Le vieux se sentait - et on ne peut pas nier qu'il avait toutes les raisons pour cela - comme un vieux à qui plus rien ne peut arriver, rien de nouveau, ni de bon ni de mauvais (l'un-peu-mieux et l'un-peu-pire ayant toutefois des chances inégales) (bien qu'essentiellement, cela ne change rien à l'essentiel) : comme quelqu'un à qui tout est déjà arrivé (même ce qui pourrait encore ou aurait pu arriver), qui a déjoué - provisoirement - la mort, vécu - définitivement - sa vie, reçu de modestes récompenses pour ses péchés et de sévères punitions pour ses vertus, et n'est dorénavant plus qu'un nom permanent sur la liste grise - dressée on ne sait où ni selon quelle inspiration - des personnes considérées en surnombre ; mais qui, envers et contre tout, se réveille tous les matins avec l'idée d'exister quand même (ce qui n'est pas une sensation si désagréable) (qu'elle pourrait l'être) (s'il prenant toujours tout en considération) (ce qu'il ne faisait jamais).
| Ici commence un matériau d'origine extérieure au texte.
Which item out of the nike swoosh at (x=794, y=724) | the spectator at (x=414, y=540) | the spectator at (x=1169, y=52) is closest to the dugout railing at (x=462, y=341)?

Par conséquent rien ne nous permet de penser que c'étaient là les choses auxquelles le vieux réfléchissait quand il réfléchissait debout devant son secrétaire.
Non : c'était tout simplement le matin, dans les dix heures, et à cette heure-là, le vieux avait l'habitude de réfléchir.
C'était son mode de vie.
Chaque jour, à dix heures (à peu près), il se mettait soudain à réfléchir.
C'était voulu par les circonstances : avant dix heures il ne pouvait pas commencer à réfléchir, en revanche, s'il s'y mettait plus tard, il se faisait des reproches à cause du temps perdu (ce qui entraînait à son tour une perte de temps supplémentaire ou, dans les cas extrêmes, l'empêchait carrément de réfléchir).
Ainsi donc à dix heures (à peu près), pour ainsi dire automatiquement et tout à fait indépendamment de l'intensité de sa réflexion - et même de la réalité de celle-ci (il avait acquis une si grande expérience en matière de réflexion qu'il était capable de donner l'impression de réfléchir même quand il ne le faisait pas, lui-même s'imaginant réfléchir), le vieux réfléchissait debout devant son secrétaire.

[...] Il avait fini ce qu'il avait à faire dans la salle de bains.

[...] "Je me tiens là, devant le secrétaire et je réfléchis, pensait le vieux, au lieu de faire enfin quelque chose."
Mais oui : il y avait longtemps qu'il aurait dû se mettre à écrire un livre, c'est la vérité, inutile de l'embellir.
Car le vieux écrivait des livres.
C'était sa profession.
Ou, pour être plus précis, les circonstances avaient fait que c'était devenu sa profession (puisqu'il n'en avait pas d'autre).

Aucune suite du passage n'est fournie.